The Reserve Bank of India (RBI) comes out with the Consumer Confidence Survey once a month. The latest was released on 5 August 2022. The answers to questions about money, inflation and the current state of the economy as reported by the RBI are similar to CVoter survey results. Take money, for example. About 36% of respondents in the RBI survey said their income has fallen—lower than the 51.4% in the CVoter survey. However, the RBI survey asked respondents to compare their income in July and May, while CVoter covered the period from January to August. Similar to the CVoter survey, the RBI survey confirms that nearly three out of every four respondents think that household income has increased. The RBI survey divides waste into essential and non-essential items. A recent report shows that while 82% said spending on essentials had increased, 45.5% reported a decrease in spending on non-essentials.

In the morning

An interesting question that emerges from the overall analysis is: will GDP growth slow down in 2022-2023 due to continued consumer weakness? Is it possible that GDP growth will fall below 6% this year?

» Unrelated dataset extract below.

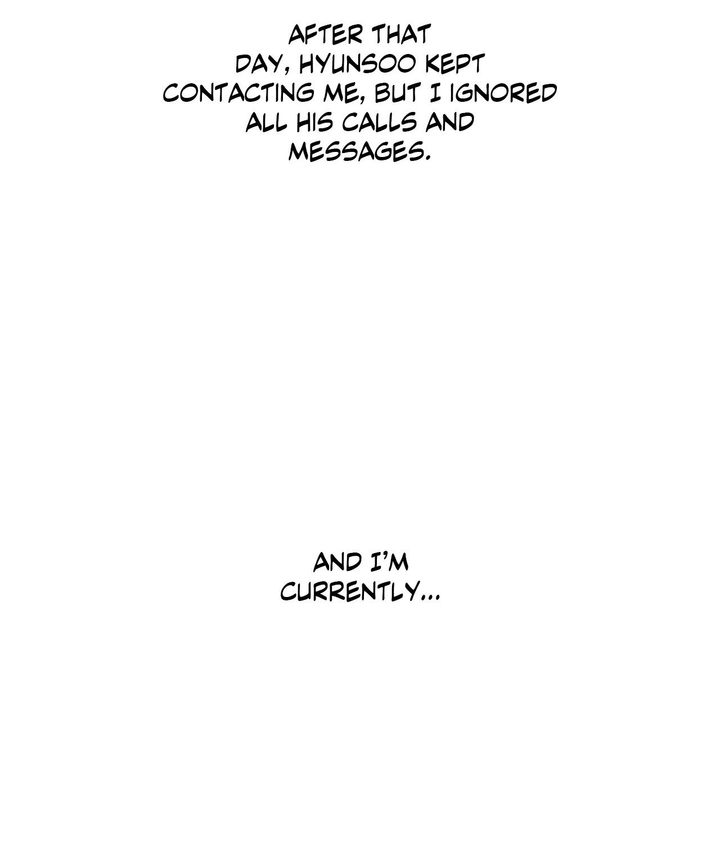 True or False? - Page 38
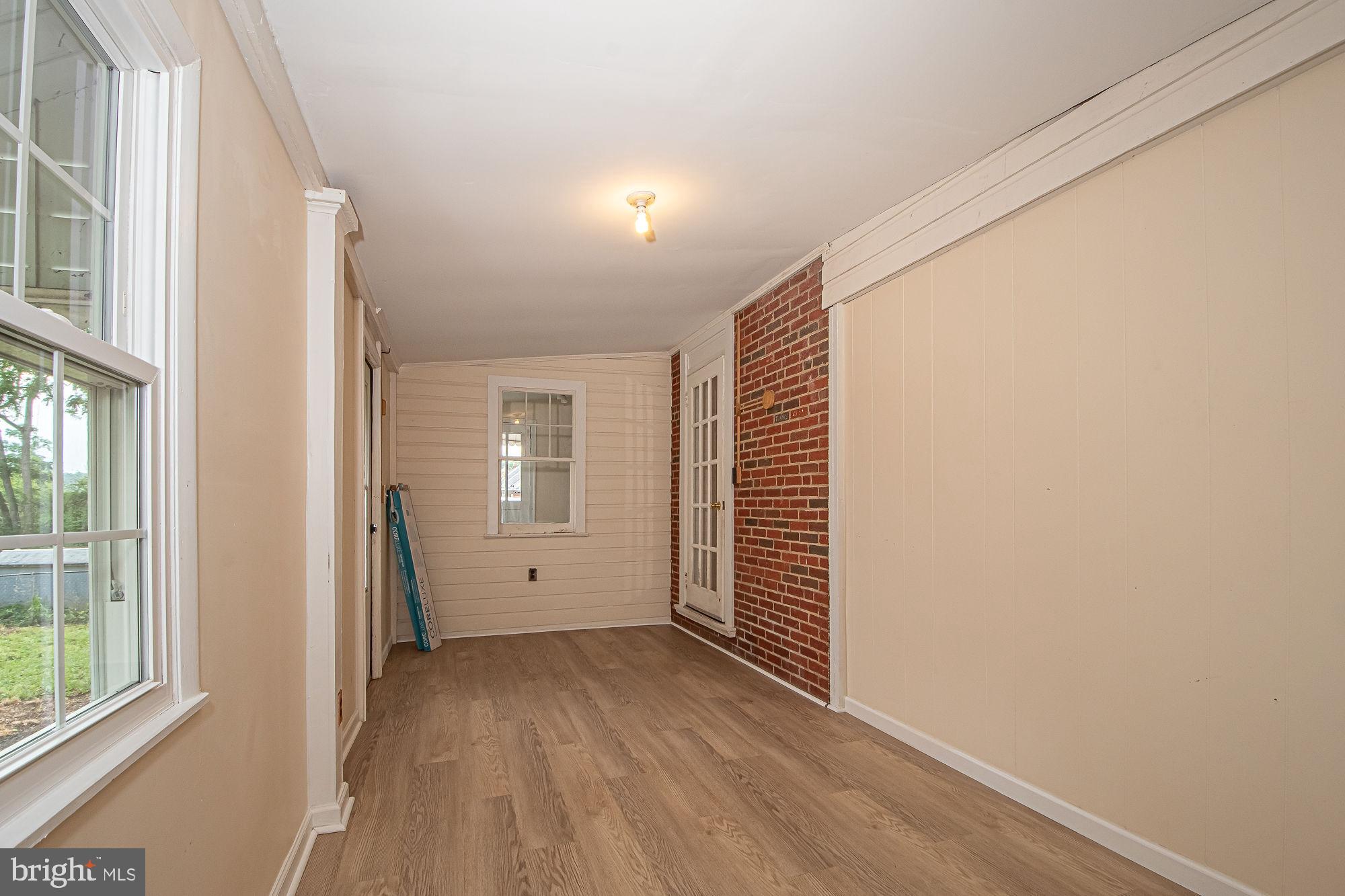 MARLOW - Residential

Many experts think so. But, fortunately for Nirmala Sitharaman and her team, the data also clearly shows that while it is still dark for Indian consumers, the dawn may be near. By ‘consumer’, the authors mean the middle class Indian. High-income Indians have not suffered – even during the peak of the pandemic – and have been driving population growth for the past year or so.

A clear sign of the gap between India’s aspiring and affluent Indians was shown in 2021-2022 when the GDP grew at 8.7%. According to the data released by the Society of Indian Automobile Manufacturers (Siam), two-wheeler sales fell by 11% to the previous record registered in 2011-12. Despite the brutal shutdown and other disruptions, two-wheeler sales in 2020-2021 were 15.12 million units, while the figure was 13.46 million units in 2021-22.

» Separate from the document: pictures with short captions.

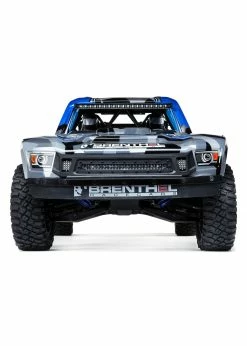LOSI 1/6 Super Baja Rey 2.0 4WD Brushless Desert Truck RTR - King -Rc Car Component Shop losi 1 6 super baja rey 20 4wd brushless desert tr 4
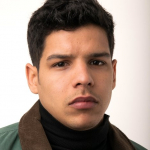 Anyelo Mérida
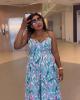 Judith is single in Brampton, ON CAN
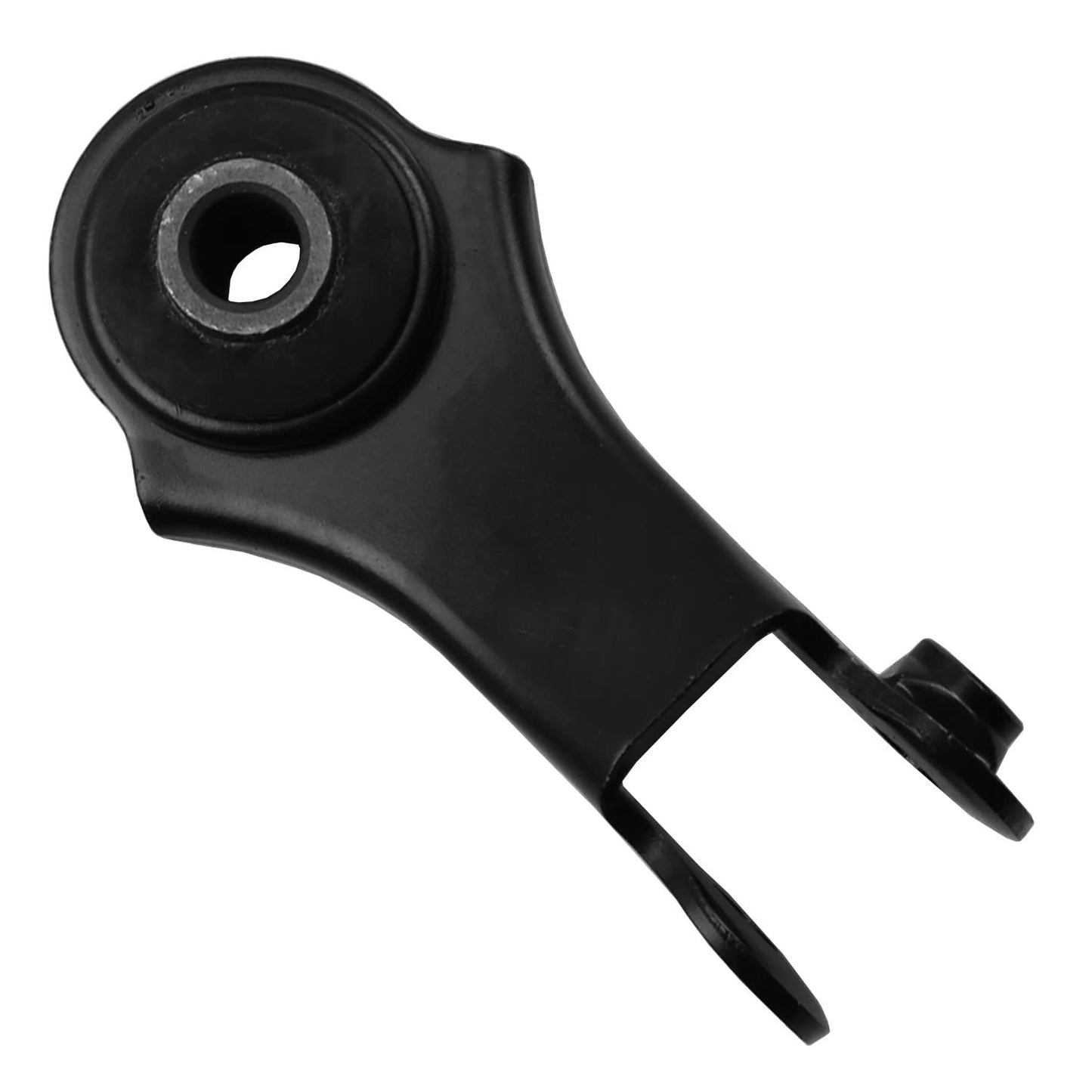 Beck/Arnley 101-5155 Suspension Stabilizer Bar Link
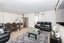 1/10 Bankwood Road, Chartwell, Hamilton - Carousel 4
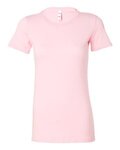Design this item in Pink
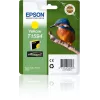 Cartridge EPSON T1594 1 x 17 ml Ultrachrome Hi-Gloss2 Yellow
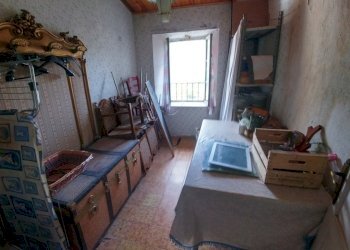 porzione Montecorone (19).jpg - Porzione di casa Via Dei Bononcini 170, Zocca - foto 19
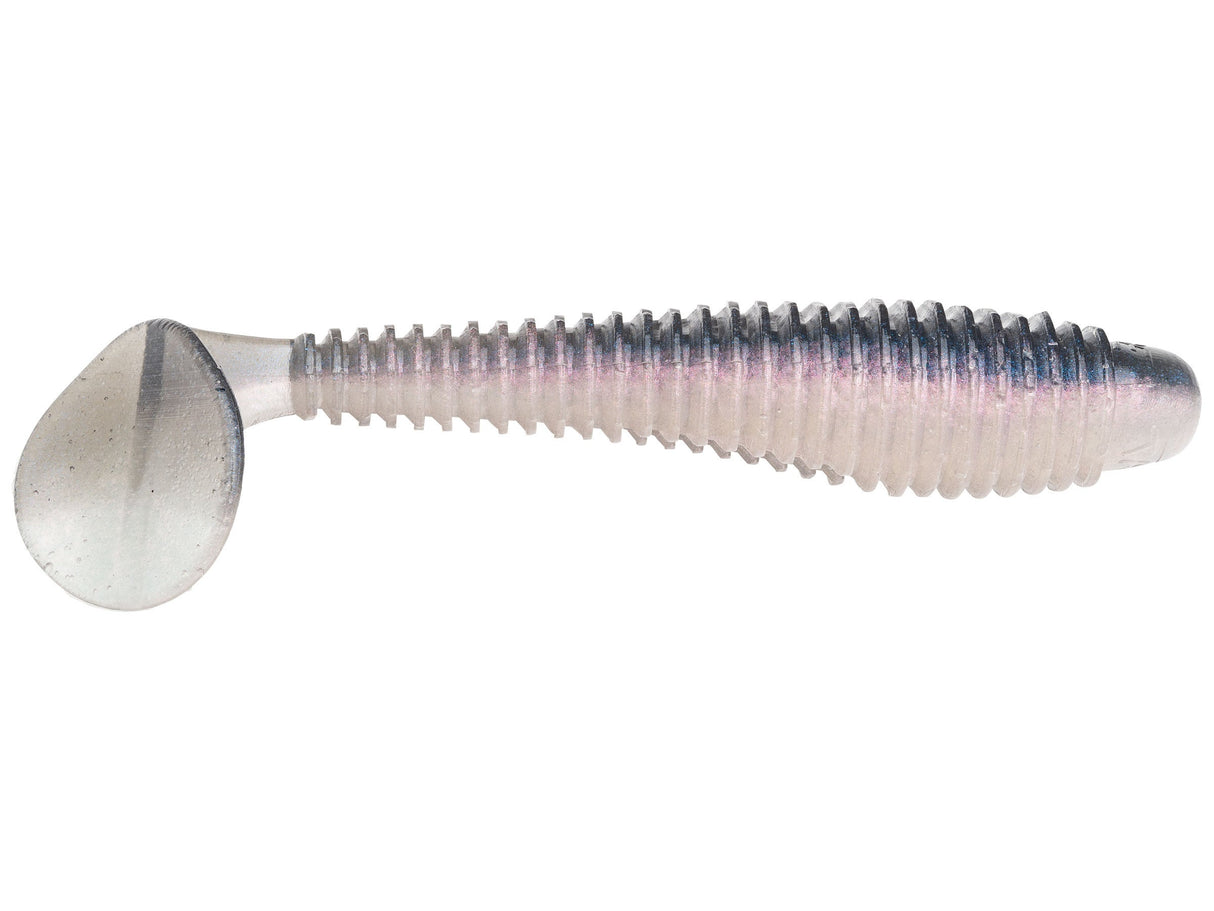 STRIKE KING RAGE SWIMMER 5 3/4"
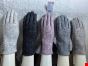 Rękawiczki damskie 2920 Mix kolor Standard 1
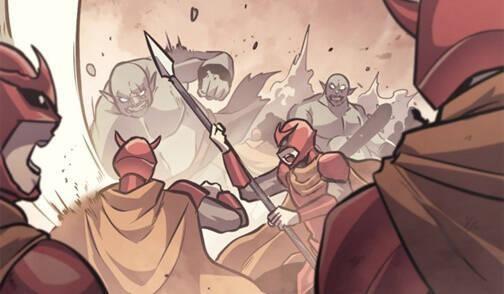 tôi trở lại thăng cấp một mình chapter 134 77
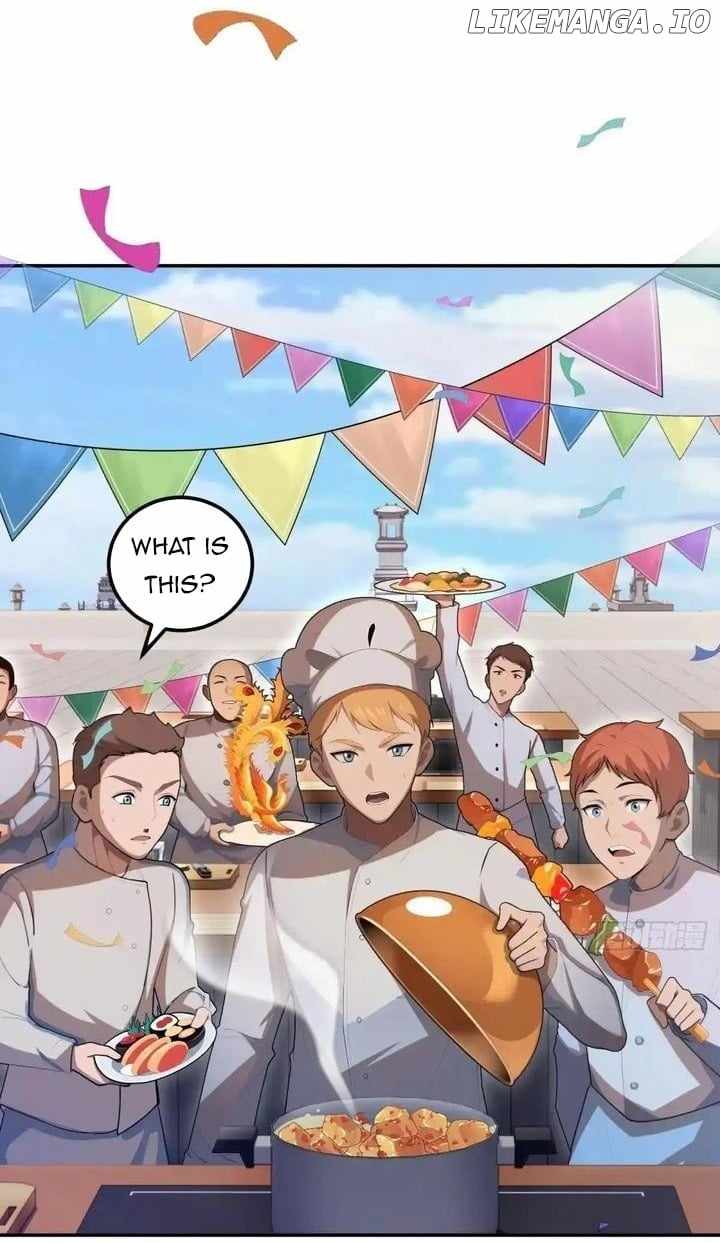 Read Rebirth 1998 Manga Online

In stark contrast, car sales grew 13.6% to around 3.07 million units in the same period. There can be no better indication than this set of data to show how the benefit of the revival in GDP growth has not reached the middle class.

However, the latest data points to things to come.

According to data from Siam, scooter sales rose 100% and motorcycle sales grew 38% in the April-June quarter of 2022-23 from the previous period. This is a memorable brand that the aspiring Indian consumer is starting to use. Along with two-wheelers, mobile phones are a powerful indicator of the buying intentions of the target Indian consumer. According to data released by the market research company IDC, green shoots of recovery can be seen here, too, with smartphone sales growing 3% to 35 million in the April-June quarter.

This is confirmed by the responses to the CVoter survey. When asked about the future prospects of the family’s finances, 18.1% said it would be good while 22.4% said it would be possible. Conversely, 15.9% said there is no chance of change, while 7% said it could be damaged. This is a significant change in outlook compared to 2021. Even the RBI survey released in August shows the same change. About 52% of respondents said they expected their income to increase in a year, while less than 9% expected it to decrease.

The authors would like to conclude with another quote by Richard Thaler: “You cannot make evidence-based decisions without evidence.”

Yashwant Deshmukh is the founder & editor-in-chief of CVoter Research Foundation & Sutanu Guru is the managing director.